Por favor, imprima sem alterações a passagem do texto sobre caramurus e peroás entre "Dia seguinte, após" e "pertences da Irmandade.", incluindo os dois limites.

TRECHO DO TEXTO
###
Caramurus e Peroás – Por Elmo Elton
Em Vitória, os devotos de São Benedito, muitos deles autênticos tipos populares da cidade, se dividiram em dois partidos: - caramurus e peroás. No começo, mantinham simples rusgas, depois essas rusgas redundaram em seríssimos atritos. As desavenças mais se acentuaram a partir de 27 de dezembro de 1832, quando deveria sair do Convento de São Francisco a procissão de São Benedito. Aconteceu que Frei Manoel de Santa Úrsula, guardião daquele cenóbio, decidiu suspendê-la, visto ser dia de muita chuva, - decisão com a qual não concordaram os da Irmandade, ali sediada, já que acreditavam que estiaria o tempo, assim que o andor de São Benedito apontasse no adro da igreja.
Dia seguinte, após a missa dominical, a Irmandade de São Benedito se reuniu para discutir sobre o impasse criado pelo frade-guardião, então ausente do convento, uma vez que teria ido à casa dos pais, na localidade de Santo Antônio, onde fora avisado, pelo escravo Bento, do que estava acontecendo no Convento. Frei Manoel, de imediato, retornou à cidade, e, após séria discussão com os devotos descontentes, acabou atirando no adro do convento todos os livros e demais pertences da Irmandade.
O resto foi bem assim, conforme conta estudioso do assunto:
"Sabedor, posteriormente, de que havia um plano arquitetado para retirar do São Francisco e levar ao Rosário a imagem de São Benedito, Frei Manoel baixou-a do altar, escondendo-a numa saleta. Pouco depois, é substituído, no guardionato, pelo ilustrado orador sacro Frei Antônio de São Joaquim. Este sacerdote, idoso e surdo,- recolocou a imagem no seu antigo local.
###
LINHAS DO CONJUNTO
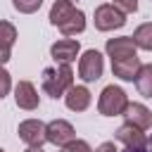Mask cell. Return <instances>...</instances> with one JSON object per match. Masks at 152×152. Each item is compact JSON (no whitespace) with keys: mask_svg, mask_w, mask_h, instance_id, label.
I'll return each mask as SVG.
<instances>
[{"mask_svg":"<svg viewBox=\"0 0 152 152\" xmlns=\"http://www.w3.org/2000/svg\"><path fill=\"white\" fill-rule=\"evenodd\" d=\"M74 86V71L71 64H59V66H48L43 69V90L52 100L64 97L66 90Z\"/></svg>","mask_w":152,"mask_h":152,"instance_id":"cell-1","label":"cell"},{"mask_svg":"<svg viewBox=\"0 0 152 152\" xmlns=\"http://www.w3.org/2000/svg\"><path fill=\"white\" fill-rule=\"evenodd\" d=\"M126 107H128V95L124 88H119L114 83L102 88V93L97 97V112L102 116H124Z\"/></svg>","mask_w":152,"mask_h":152,"instance_id":"cell-2","label":"cell"},{"mask_svg":"<svg viewBox=\"0 0 152 152\" xmlns=\"http://www.w3.org/2000/svg\"><path fill=\"white\" fill-rule=\"evenodd\" d=\"M93 21H95L97 31H114V28L126 26V12L121 7H116L114 2H102L95 7Z\"/></svg>","mask_w":152,"mask_h":152,"instance_id":"cell-3","label":"cell"},{"mask_svg":"<svg viewBox=\"0 0 152 152\" xmlns=\"http://www.w3.org/2000/svg\"><path fill=\"white\" fill-rule=\"evenodd\" d=\"M17 133H19V140L26 142L28 147H43L48 142V124H43L40 119H24Z\"/></svg>","mask_w":152,"mask_h":152,"instance_id":"cell-4","label":"cell"},{"mask_svg":"<svg viewBox=\"0 0 152 152\" xmlns=\"http://www.w3.org/2000/svg\"><path fill=\"white\" fill-rule=\"evenodd\" d=\"M102 71H104V57L97 50L90 48L78 57V76H81V81L93 83V81H97L102 76Z\"/></svg>","mask_w":152,"mask_h":152,"instance_id":"cell-5","label":"cell"},{"mask_svg":"<svg viewBox=\"0 0 152 152\" xmlns=\"http://www.w3.org/2000/svg\"><path fill=\"white\" fill-rule=\"evenodd\" d=\"M71 140H76V131L66 119H55L48 124V142L55 147H66Z\"/></svg>","mask_w":152,"mask_h":152,"instance_id":"cell-6","label":"cell"},{"mask_svg":"<svg viewBox=\"0 0 152 152\" xmlns=\"http://www.w3.org/2000/svg\"><path fill=\"white\" fill-rule=\"evenodd\" d=\"M78 55H81V43L74 38H62L50 45V57L59 64H71Z\"/></svg>","mask_w":152,"mask_h":152,"instance_id":"cell-7","label":"cell"},{"mask_svg":"<svg viewBox=\"0 0 152 152\" xmlns=\"http://www.w3.org/2000/svg\"><path fill=\"white\" fill-rule=\"evenodd\" d=\"M14 102H17L19 109L33 112L40 104V95H38V90H36V86L31 81H19L14 86Z\"/></svg>","mask_w":152,"mask_h":152,"instance_id":"cell-8","label":"cell"},{"mask_svg":"<svg viewBox=\"0 0 152 152\" xmlns=\"http://www.w3.org/2000/svg\"><path fill=\"white\" fill-rule=\"evenodd\" d=\"M104 52L109 59H121V57L138 55V45H135L133 36H119V38H109L104 43Z\"/></svg>","mask_w":152,"mask_h":152,"instance_id":"cell-9","label":"cell"},{"mask_svg":"<svg viewBox=\"0 0 152 152\" xmlns=\"http://www.w3.org/2000/svg\"><path fill=\"white\" fill-rule=\"evenodd\" d=\"M142 69V62L138 55H131V57H121V59H112V74L121 81H135L138 74Z\"/></svg>","mask_w":152,"mask_h":152,"instance_id":"cell-10","label":"cell"},{"mask_svg":"<svg viewBox=\"0 0 152 152\" xmlns=\"http://www.w3.org/2000/svg\"><path fill=\"white\" fill-rule=\"evenodd\" d=\"M114 138H116L119 142H124L126 147H145V145L150 142V140H147V135H145V131H142V128H138V126H135V124H131V121L121 124V126L116 128Z\"/></svg>","mask_w":152,"mask_h":152,"instance_id":"cell-11","label":"cell"},{"mask_svg":"<svg viewBox=\"0 0 152 152\" xmlns=\"http://www.w3.org/2000/svg\"><path fill=\"white\" fill-rule=\"evenodd\" d=\"M90 102H93V93L86 88V86H71L69 90H66V95H64V104H66V109H71V112H86L88 107H90Z\"/></svg>","mask_w":152,"mask_h":152,"instance_id":"cell-12","label":"cell"},{"mask_svg":"<svg viewBox=\"0 0 152 152\" xmlns=\"http://www.w3.org/2000/svg\"><path fill=\"white\" fill-rule=\"evenodd\" d=\"M124 119L131 121V124H135V126L142 128V131H147V128L152 126V112H150L142 102H128V107H126V112H124Z\"/></svg>","mask_w":152,"mask_h":152,"instance_id":"cell-13","label":"cell"},{"mask_svg":"<svg viewBox=\"0 0 152 152\" xmlns=\"http://www.w3.org/2000/svg\"><path fill=\"white\" fill-rule=\"evenodd\" d=\"M76 7H74V2L71 0H55L52 2V7H50V24L52 26H62L69 17H71V12H74Z\"/></svg>","mask_w":152,"mask_h":152,"instance_id":"cell-14","label":"cell"},{"mask_svg":"<svg viewBox=\"0 0 152 152\" xmlns=\"http://www.w3.org/2000/svg\"><path fill=\"white\" fill-rule=\"evenodd\" d=\"M59 31H62V36H66V38L83 33V31H86V14H83V10H74L71 17L59 26Z\"/></svg>","mask_w":152,"mask_h":152,"instance_id":"cell-15","label":"cell"},{"mask_svg":"<svg viewBox=\"0 0 152 152\" xmlns=\"http://www.w3.org/2000/svg\"><path fill=\"white\" fill-rule=\"evenodd\" d=\"M0 31H2V64H7L10 62V52H12V45H14V40H17V28H14V24L12 21H2L0 24Z\"/></svg>","mask_w":152,"mask_h":152,"instance_id":"cell-16","label":"cell"},{"mask_svg":"<svg viewBox=\"0 0 152 152\" xmlns=\"http://www.w3.org/2000/svg\"><path fill=\"white\" fill-rule=\"evenodd\" d=\"M133 40H135L138 50H147V52H152V21L140 24V26L133 31Z\"/></svg>","mask_w":152,"mask_h":152,"instance_id":"cell-17","label":"cell"},{"mask_svg":"<svg viewBox=\"0 0 152 152\" xmlns=\"http://www.w3.org/2000/svg\"><path fill=\"white\" fill-rule=\"evenodd\" d=\"M135 88L142 97H150L152 100V62L150 64H142L138 78H135Z\"/></svg>","mask_w":152,"mask_h":152,"instance_id":"cell-18","label":"cell"},{"mask_svg":"<svg viewBox=\"0 0 152 152\" xmlns=\"http://www.w3.org/2000/svg\"><path fill=\"white\" fill-rule=\"evenodd\" d=\"M12 7L21 14H33L43 7V0H12Z\"/></svg>","mask_w":152,"mask_h":152,"instance_id":"cell-19","label":"cell"},{"mask_svg":"<svg viewBox=\"0 0 152 152\" xmlns=\"http://www.w3.org/2000/svg\"><path fill=\"white\" fill-rule=\"evenodd\" d=\"M62 152H93V150H90V145H88L86 140L76 138V140H71L66 147H62Z\"/></svg>","mask_w":152,"mask_h":152,"instance_id":"cell-20","label":"cell"},{"mask_svg":"<svg viewBox=\"0 0 152 152\" xmlns=\"http://www.w3.org/2000/svg\"><path fill=\"white\" fill-rule=\"evenodd\" d=\"M114 5H116V7H121L126 14L138 12V0H114Z\"/></svg>","mask_w":152,"mask_h":152,"instance_id":"cell-21","label":"cell"},{"mask_svg":"<svg viewBox=\"0 0 152 152\" xmlns=\"http://www.w3.org/2000/svg\"><path fill=\"white\" fill-rule=\"evenodd\" d=\"M0 76H2V90H0V97H5V95L10 93V86H12V81H10V71H7V69H2V71H0Z\"/></svg>","mask_w":152,"mask_h":152,"instance_id":"cell-22","label":"cell"},{"mask_svg":"<svg viewBox=\"0 0 152 152\" xmlns=\"http://www.w3.org/2000/svg\"><path fill=\"white\" fill-rule=\"evenodd\" d=\"M93 152H119V150H116V145H114V142H109V140H107V142L97 145V147H95Z\"/></svg>","mask_w":152,"mask_h":152,"instance_id":"cell-23","label":"cell"},{"mask_svg":"<svg viewBox=\"0 0 152 152\" xmlns=\"http://www.w3.org/2000/svg\"><path fill=\"white\" fill-rule=\"evenodd\" d=\"M124 152H152V142H147L145 147H126Z\"/></svg>","mask_w":152,"mask_h":152,"instance_id":"cell-24","label":"cell"},{"mask_svg":"<svg viewBox=\"0 0 152 152\" xmlns=\"http://www.w3.org/2000/svg\"><path fill=\"white\" fill-rule=\"evenodd\" d=\"M24 152H45L43 147H28V150H24Z\"/></svg>","mask_w":152,"mask_h":152,"instance_id":"cell-25","label":"cell"},{"mask_svg":"<svg viewBox=\"0 0 152 152\" xmlns=\"http://www.w3.org/2000/svg\"><path fill=\"white\" fill-rule=\"evenodd\" d=\"M150 142H152V140H150Z\"/></svg>","mask_w":152,"mask_h":152,"instance_id":"cell-26","label":"cell"}]
</instances>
###
RESPOSTA ESPERADA
Dia seguinte, após a missa dominical, a Irmandade de São Benedito se reuniu para discutir sobre o impasse criado pelo frade-guardião, então ausente do convento, uma vez que teria ido à casa dos pais, na localidade de Santo Antônio, onde fora avisado, pelo escravo Bento, do que estava acontecendo no Convento. Frei Manoel, de imediato, retornou à cidade, e, após séria discussão com os devotos descontentes, acabou atirando no adro do convento todos os livros e demais pertences da Irmandade.